Introduction to Apache Pig, Parts I & II Has code image
Jeffrey Breen
This two-part class provides an intensive introduction to Pig for data transformations. You will learn how to use Pig to manage data sets in Hadoop clusters, using an easy-to-learn scripting language. The specific topics of the 120-minute class will be calibrated to your needs, but we will generally cover: What is Pig and why would I use it? understanding the basic concepts of data structures in Pig; and understanding the basic language constructs in Pig. We'll also create basic Pig scripts.

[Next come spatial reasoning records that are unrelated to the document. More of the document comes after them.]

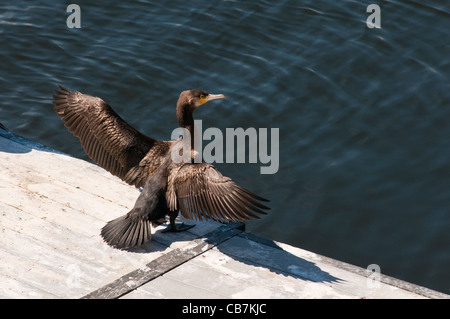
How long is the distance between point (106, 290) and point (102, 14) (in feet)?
27.3

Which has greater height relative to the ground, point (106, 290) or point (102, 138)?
point (102, 138)

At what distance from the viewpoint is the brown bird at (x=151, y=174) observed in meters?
5.68

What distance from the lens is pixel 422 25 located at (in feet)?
38.2

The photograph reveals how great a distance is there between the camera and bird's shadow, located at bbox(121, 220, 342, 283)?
5578 mm

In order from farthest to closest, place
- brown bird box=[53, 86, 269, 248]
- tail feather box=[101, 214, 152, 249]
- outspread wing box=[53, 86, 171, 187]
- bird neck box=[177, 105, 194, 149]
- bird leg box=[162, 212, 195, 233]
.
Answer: outspread wing box=[53, 86, 171, 187]
bird neck box=[177, 105, 194, 149]
bird leg box=[162, 212, 195, 233]
tail feather box=[101, 214, 152, 249]
brown bird box=[53, 86, 269, 248]

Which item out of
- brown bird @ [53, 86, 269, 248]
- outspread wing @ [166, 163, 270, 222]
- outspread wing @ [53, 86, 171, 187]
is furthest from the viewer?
outspread wing @ [53, 86, 171, 187]

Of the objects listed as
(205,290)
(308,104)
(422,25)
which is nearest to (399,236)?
(308,104)

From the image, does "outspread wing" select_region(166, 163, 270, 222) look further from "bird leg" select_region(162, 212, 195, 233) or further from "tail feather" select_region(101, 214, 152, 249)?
"tail feather" select_region(101, 214, 152, 249)

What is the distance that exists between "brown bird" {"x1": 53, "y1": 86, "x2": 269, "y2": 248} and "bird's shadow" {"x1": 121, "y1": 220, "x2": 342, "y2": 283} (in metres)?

Prerequisites: This class will be taught in a Linux environment, using the Hive command-line interface (CLI). Please come prepared with the following:
•  Linux shell experience; the ability to log into Linux servers and use basic Linux shell (bash) commands is required
•  Basic experience connecting to an Amazon EC2/EMR cluster via SSH
•  Windows users should have a knowledge of CYGWIN and Putty
•  A basic knowledge of Vi would be helpful but not necessary

Also, bring your laptop with the following software installed in advance:
•  Putty (Windows only): You will log into a remote cluster for this class. Mac OS X and Linux environments include ssh (secure shell) support. Windows users will need to install Putty. Download from here.
•  A Text Editor: An editor suitable for editing source code, such as SQL queries. On Windows, WordPad (but not Word) or NotePad++ (but not Notepad) are suitable.

Level : Overview